• [Provided data]:

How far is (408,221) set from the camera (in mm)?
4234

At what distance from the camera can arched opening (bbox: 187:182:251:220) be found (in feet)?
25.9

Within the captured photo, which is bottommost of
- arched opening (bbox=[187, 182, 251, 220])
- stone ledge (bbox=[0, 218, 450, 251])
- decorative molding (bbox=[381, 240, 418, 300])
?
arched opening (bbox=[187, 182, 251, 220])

* * *

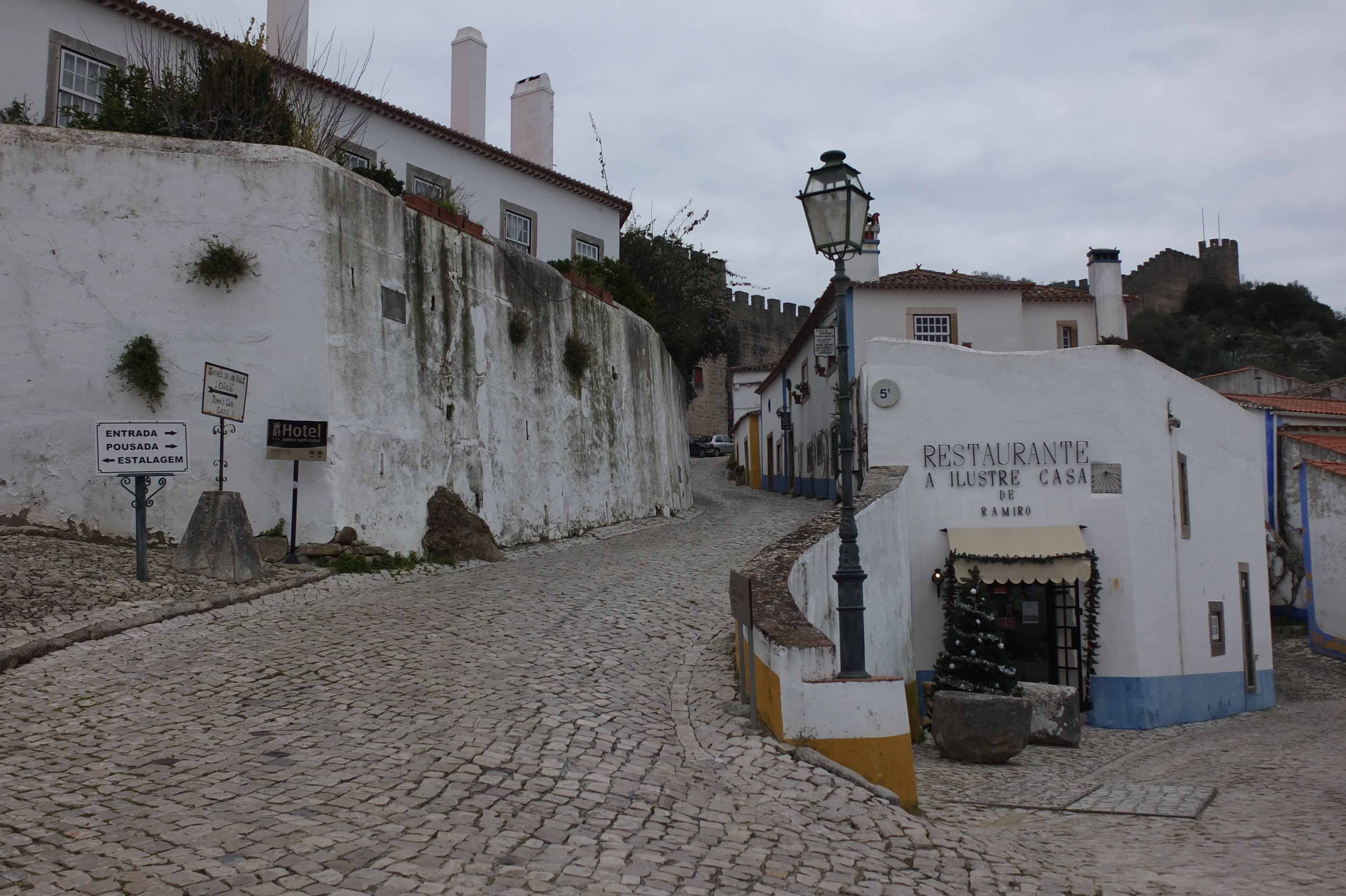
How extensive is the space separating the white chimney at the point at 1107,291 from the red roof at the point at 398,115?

• [Your objective]: Extract each line of the material that contains the string "opening".

• [Task output]:
At what distance from the camera can arched opening (bbox: 187:182:251:220) be found (in feet)?
- arched opening (bbox=[187, 182, 251, 220])
arched opening (bbox=[187, 182, 251, 220])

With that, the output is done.